先日、LGBTをカミングアウトしている友人でタレントの深海ちゃんと某イタリアンレストランに入った時のこと。私たちの隣の席の壁に巨大なゴキブリが登場し、カップルが騒ぎだした。女性は本当にゴギブリが苦手なようでキャーキャー言いながら逃げていた。お相手の年配のオジさんは「まぁこの季節仕方ないだろう」と言って店員を呼んだ。

すぐ隣に座っていたのが私たちで、深海ちゃんは咄嗟に席を立ち、ゴギブリが捕まるまで遠くで様子見。私は幼少期を田舎で過ごしたのもあり、ゴギブリは大丈夫なので静観していた。無事、店員さんがゴギブリを捕まえたので、安心して帰ってきた深海ちゃんに向かってオジさんが「男なんだからしっかりしろよ〜!」店中に聞こえそうな声で言った。
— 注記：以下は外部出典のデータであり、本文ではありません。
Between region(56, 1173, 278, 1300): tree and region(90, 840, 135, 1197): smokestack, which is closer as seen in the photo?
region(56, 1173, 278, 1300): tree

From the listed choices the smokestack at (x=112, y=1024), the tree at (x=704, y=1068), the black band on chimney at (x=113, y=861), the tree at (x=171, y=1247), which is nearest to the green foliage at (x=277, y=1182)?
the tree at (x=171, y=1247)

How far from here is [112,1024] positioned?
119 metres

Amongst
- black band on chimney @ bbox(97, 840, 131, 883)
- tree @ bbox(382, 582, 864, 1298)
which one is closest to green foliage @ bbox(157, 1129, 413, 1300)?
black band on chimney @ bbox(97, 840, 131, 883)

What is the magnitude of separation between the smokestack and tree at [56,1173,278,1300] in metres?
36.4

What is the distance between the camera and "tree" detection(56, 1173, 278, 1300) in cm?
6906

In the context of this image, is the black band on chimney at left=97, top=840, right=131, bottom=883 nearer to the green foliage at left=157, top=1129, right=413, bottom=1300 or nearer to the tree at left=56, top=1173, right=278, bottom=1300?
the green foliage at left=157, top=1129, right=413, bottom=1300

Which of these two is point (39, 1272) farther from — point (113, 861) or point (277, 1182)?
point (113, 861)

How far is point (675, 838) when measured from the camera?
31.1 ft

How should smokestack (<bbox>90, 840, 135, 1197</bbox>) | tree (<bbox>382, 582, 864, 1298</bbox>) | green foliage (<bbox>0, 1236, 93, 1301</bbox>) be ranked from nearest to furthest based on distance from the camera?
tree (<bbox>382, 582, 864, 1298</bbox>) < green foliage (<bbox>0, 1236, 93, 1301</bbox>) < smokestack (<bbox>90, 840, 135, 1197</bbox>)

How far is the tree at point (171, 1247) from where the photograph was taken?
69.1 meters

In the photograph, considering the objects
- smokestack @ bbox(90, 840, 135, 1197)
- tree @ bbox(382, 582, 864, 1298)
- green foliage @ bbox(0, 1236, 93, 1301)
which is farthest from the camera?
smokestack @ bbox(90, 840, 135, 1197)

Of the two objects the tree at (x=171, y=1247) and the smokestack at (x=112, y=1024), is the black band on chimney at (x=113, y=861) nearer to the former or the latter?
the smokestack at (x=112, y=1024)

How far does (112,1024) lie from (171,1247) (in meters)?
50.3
深海ちゃんは「ジェンダーレス」という言葉がぴったりな人間である。空間把握能力が高かったり、地図が読めたりと、男性っぽいと言われるところもあるし、共感力・コミュニケーション力に長けていたり、マルチタスクだったり、繊細だったりと女性っぽいと表現される面もある。スポーツ観戦も興味がないし、汗臭い体育会系の男の絆みたいなのもダメなので深海ちゃんの脳はジェンダーレスとは言え9:1で女子だと思う(私が分析)。
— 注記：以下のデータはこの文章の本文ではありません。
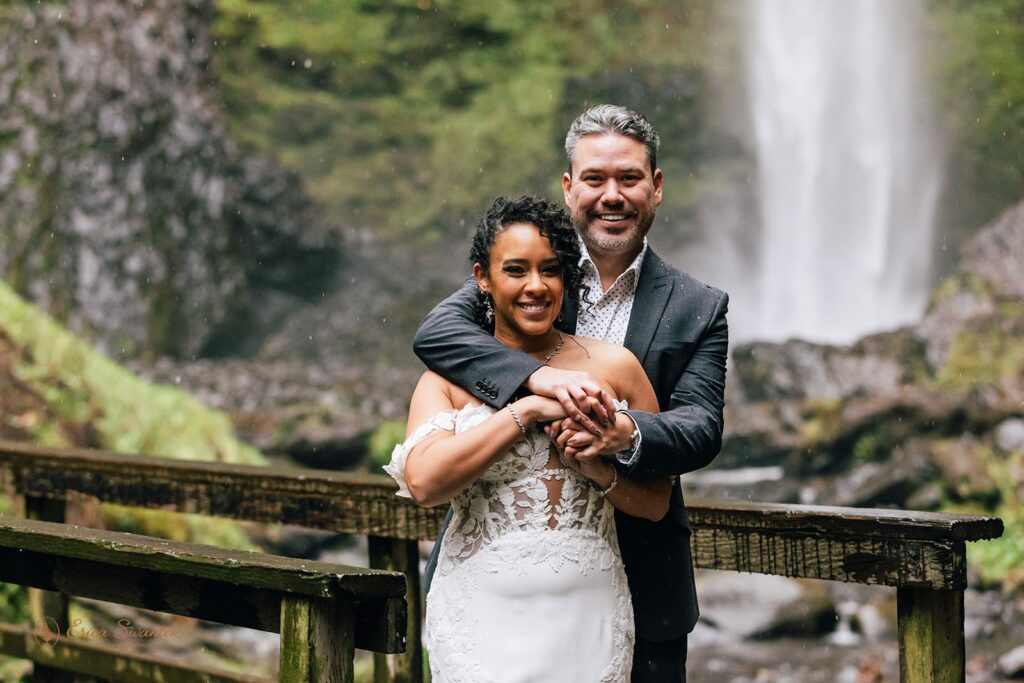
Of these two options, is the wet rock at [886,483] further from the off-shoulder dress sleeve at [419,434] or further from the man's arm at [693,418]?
the off-shoulder dress sleeve at [419,434]

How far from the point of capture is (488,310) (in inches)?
91.0

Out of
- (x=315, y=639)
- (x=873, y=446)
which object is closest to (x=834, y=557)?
(x=315, y=639)

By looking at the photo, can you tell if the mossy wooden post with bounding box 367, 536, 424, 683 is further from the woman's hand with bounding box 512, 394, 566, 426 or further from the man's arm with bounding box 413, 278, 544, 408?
the woman's hand with bounding box 512, 394, 566, 426

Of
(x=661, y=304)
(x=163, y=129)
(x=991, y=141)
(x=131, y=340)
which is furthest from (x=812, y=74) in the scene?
(x=661, y=304)

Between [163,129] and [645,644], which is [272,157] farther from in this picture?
[645,644]

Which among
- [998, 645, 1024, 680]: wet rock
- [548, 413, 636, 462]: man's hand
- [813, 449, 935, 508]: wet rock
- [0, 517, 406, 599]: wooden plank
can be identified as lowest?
[998, 645, 1024, 680]: wet rock

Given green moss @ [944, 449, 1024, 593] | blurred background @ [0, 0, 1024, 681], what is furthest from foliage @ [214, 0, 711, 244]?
green moss @ [944, 449, 1024, 593]

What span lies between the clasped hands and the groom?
192 millimetres

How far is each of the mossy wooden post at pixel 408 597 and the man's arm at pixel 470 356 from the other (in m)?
1.11

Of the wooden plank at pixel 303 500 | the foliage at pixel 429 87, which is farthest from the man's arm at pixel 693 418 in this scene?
the foliage at pixel 429 87

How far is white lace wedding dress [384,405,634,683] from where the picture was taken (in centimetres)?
203

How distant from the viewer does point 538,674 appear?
201cm

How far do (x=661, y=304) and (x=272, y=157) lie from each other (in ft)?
38.7

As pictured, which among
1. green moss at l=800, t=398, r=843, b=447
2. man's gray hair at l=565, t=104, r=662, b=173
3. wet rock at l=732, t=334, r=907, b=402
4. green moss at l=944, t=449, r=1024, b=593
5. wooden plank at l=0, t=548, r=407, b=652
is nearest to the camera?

にもかかわらず「男なんだからしっかりしろ」と全く知らない人に言われる現実。多分隣にいた女の私がゴギブリに動揺してないというのに「一目散に逃げた男は情けない」っていう評価なのだろう。もしかしたら、こんなことはLGBT当事者にとってただの日常茶飯事。ちょっと勘違いされた、ちょっとウザい出来事でしかない。でもこれが頻発したり、人生の重要な場面でも起きたらどうだろう。ことある事に「男は男らしく」「男を好きになるなんて気持ち悪い」「男のくせに」……言われ続けると心は少しずつ壊れてくかもしれない。理解しない社会に絶望し、自殺を選ぶLGBT当事者は後を絶たない。